EDIT: This is not some "shave a few seconds off coding time" quality of life issue. This is a mission critical requirements in many enterprise contexts.

Scenario A: Model Development Team trains a model, serializes it, and sends the serialized model object to Production. You want Production to have to lookup which software Package the Model Development Team used for each model, just so they know which "predict" function to call? No, "predict" should just be packaged with the model object as a method, along with "retrain", "diagnose", etc.

Scenario B: I want to fit a dozen different types of models, from multiple packages, on the same data, to evaluate how they each do, and build build some sort of ensemble meta model.
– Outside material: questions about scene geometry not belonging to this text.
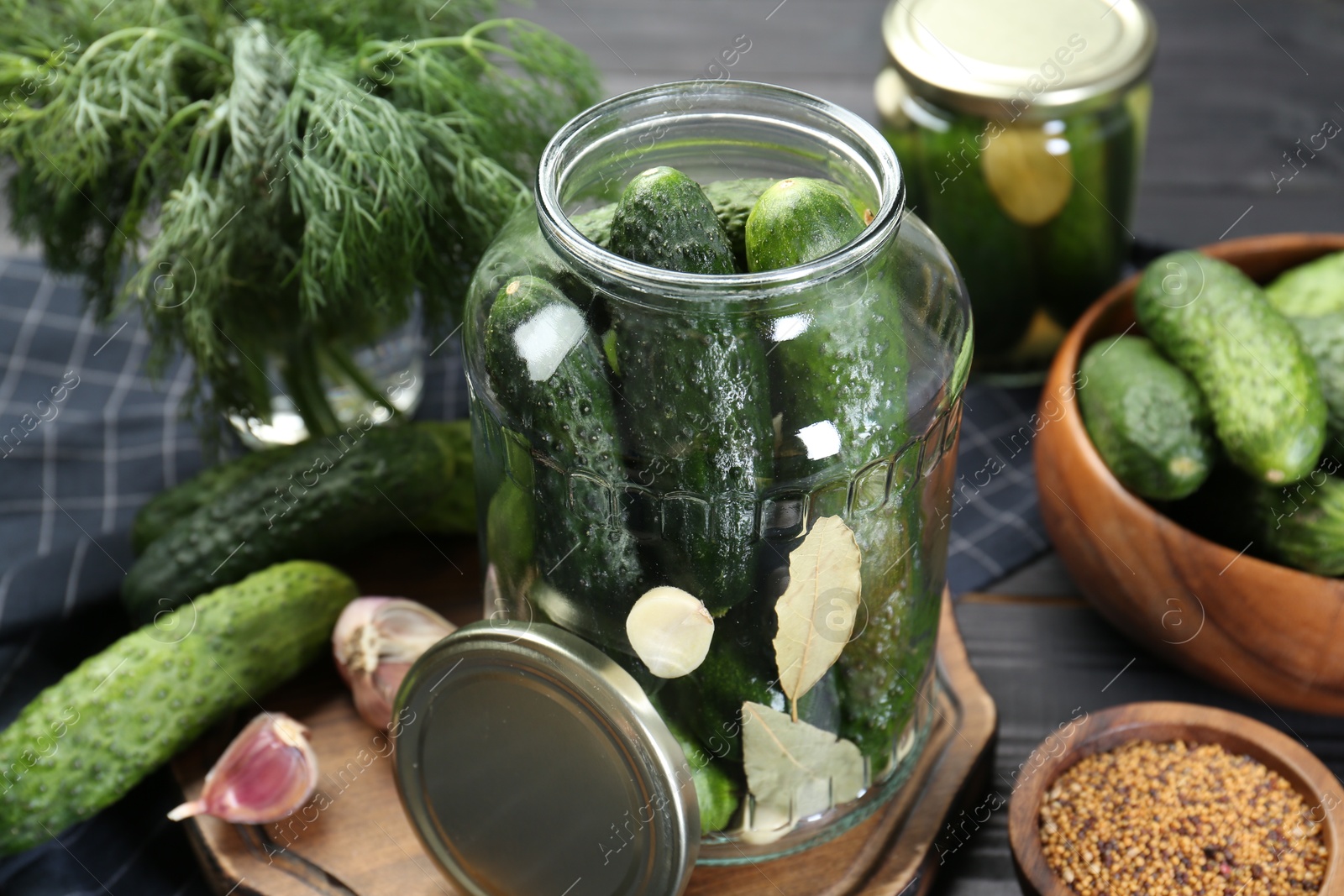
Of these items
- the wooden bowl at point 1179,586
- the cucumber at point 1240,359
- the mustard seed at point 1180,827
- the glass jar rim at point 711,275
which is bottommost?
the mustard seed at point 1180,827

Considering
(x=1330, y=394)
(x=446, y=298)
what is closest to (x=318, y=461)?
(x=446, y=298)

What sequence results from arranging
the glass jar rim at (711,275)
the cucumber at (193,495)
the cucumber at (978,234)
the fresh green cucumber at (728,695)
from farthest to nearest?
the cucumber at (978,234)
the cucumber at (193,495)
the fresh green cucumber at (728,695)
the glass jar rim at (711,275)

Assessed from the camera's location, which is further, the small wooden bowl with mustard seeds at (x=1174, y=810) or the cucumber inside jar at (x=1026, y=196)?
the cucumber inside jar at (x=1026, y=196)

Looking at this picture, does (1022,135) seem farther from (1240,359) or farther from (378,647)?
(378,647)

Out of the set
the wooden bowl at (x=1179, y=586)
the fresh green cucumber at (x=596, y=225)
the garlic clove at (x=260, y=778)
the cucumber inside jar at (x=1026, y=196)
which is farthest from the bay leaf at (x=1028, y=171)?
the garlic clove at (x=260, y=778)

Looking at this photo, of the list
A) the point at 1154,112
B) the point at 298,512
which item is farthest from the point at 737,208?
the point at 1154,112

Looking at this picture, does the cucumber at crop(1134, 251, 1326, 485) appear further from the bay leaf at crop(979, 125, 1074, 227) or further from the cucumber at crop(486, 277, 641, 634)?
the cucumber at crop(486, 277, 641, 634)

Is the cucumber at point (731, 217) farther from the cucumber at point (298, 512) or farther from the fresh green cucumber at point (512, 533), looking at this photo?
the cucumber at point (298, 512)

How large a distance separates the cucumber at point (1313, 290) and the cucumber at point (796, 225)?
1.80 feet

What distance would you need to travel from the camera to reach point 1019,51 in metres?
1.29

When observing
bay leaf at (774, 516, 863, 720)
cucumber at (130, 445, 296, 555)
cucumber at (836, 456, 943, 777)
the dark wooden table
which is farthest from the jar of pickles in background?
cucumber at (130, 445, 296, 555)

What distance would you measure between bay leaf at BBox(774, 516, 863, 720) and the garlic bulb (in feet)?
1.09

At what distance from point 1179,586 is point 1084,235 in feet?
1.47

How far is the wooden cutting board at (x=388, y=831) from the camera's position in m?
0.94
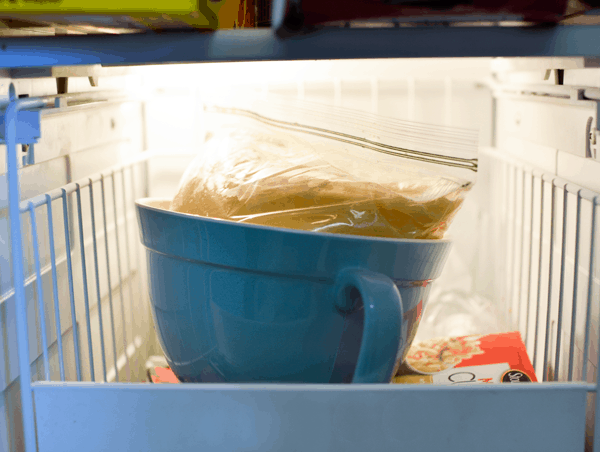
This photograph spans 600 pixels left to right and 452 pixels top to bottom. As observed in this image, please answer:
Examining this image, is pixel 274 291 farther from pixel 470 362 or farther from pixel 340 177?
pixel 470 362

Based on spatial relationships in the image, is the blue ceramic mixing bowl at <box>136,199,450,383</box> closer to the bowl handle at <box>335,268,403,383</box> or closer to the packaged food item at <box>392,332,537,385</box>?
the bowl handle at <box>335,268,403,383</box>

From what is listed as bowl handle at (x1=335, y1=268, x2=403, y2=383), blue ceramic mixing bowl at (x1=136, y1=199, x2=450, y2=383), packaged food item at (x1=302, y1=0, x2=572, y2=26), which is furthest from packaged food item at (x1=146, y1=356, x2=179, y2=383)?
packaged food item at (x1=302, y1=0, x2=572, y2=26)

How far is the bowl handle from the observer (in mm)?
349

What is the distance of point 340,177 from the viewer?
440 mm

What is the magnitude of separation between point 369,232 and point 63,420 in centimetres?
27

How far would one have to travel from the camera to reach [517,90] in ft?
2.63

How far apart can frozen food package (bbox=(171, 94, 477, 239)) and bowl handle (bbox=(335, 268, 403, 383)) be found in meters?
0.06

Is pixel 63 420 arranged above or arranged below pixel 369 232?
below

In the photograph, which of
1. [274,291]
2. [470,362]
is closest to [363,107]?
[470,362]

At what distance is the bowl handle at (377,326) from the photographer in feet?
1.14

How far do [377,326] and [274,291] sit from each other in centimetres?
9

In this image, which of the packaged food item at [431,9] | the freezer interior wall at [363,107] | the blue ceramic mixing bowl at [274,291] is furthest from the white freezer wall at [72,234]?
the packaged food item at [431,9]

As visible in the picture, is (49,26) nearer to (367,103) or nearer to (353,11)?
(353,11)

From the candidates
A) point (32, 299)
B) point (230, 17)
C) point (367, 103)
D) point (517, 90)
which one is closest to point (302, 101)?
point (230, 17)
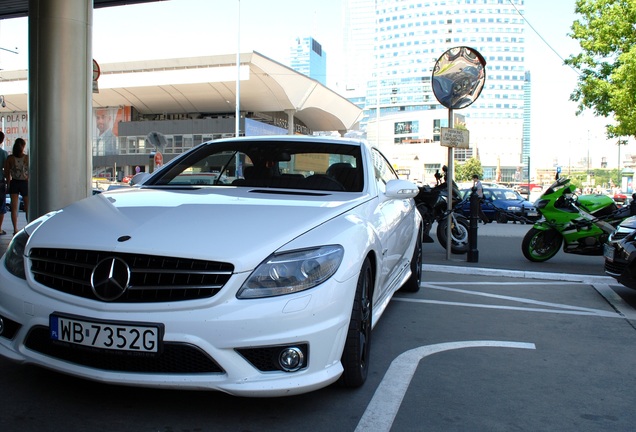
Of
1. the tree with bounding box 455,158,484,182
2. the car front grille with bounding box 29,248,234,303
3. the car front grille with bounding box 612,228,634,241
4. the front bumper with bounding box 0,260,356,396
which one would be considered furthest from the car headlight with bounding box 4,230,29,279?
the tree with bounding box 455,158,484,182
So I need to loop over each model object in my complicated ensembling logic. You want me to also programmatically keep track of which module each model comes from?

These are important, happens-every-day use cases in the enterprise.

I think the best solution for this in Julia is to package the model state with all the "method" functions in one struct. Again, this is what MLJ does. This is the closest Julia gets to OOP. But then you either need a lot of boilerplate code, or a Macro to unpack it all for you behind the scenes.

[xiaodai]

hmm, but doesn't it just mean that ppl should extend the same `fit!` method rather the define their own?

The bigger issue for production in my experience is about packaging the right model with the right version. I don't think anyone has to do `module1.fit` everywhere, since `fit` would've likely come from the same source.

That solves both of your scenarios

[cbkeller]

Oh, I see -- yes, fair enough!

[cbkeller]

Composability is one of the things the Julia community generally Takes Seriouslyᵀᴹ so definitely don't hesitate to ask if there are two packages that don't play as nicely as you would like!

I'm a bit confused still though why you say it's a "missing" feature, given that as we discussed above, there is absolutely nothing to stop anyone who wants to use the "Python OOP" style of namespacing in Julia from doing so? Most of us don't seem to find it necessary or to prefer it personally, but that doesn't restrict anyone else from choosing it.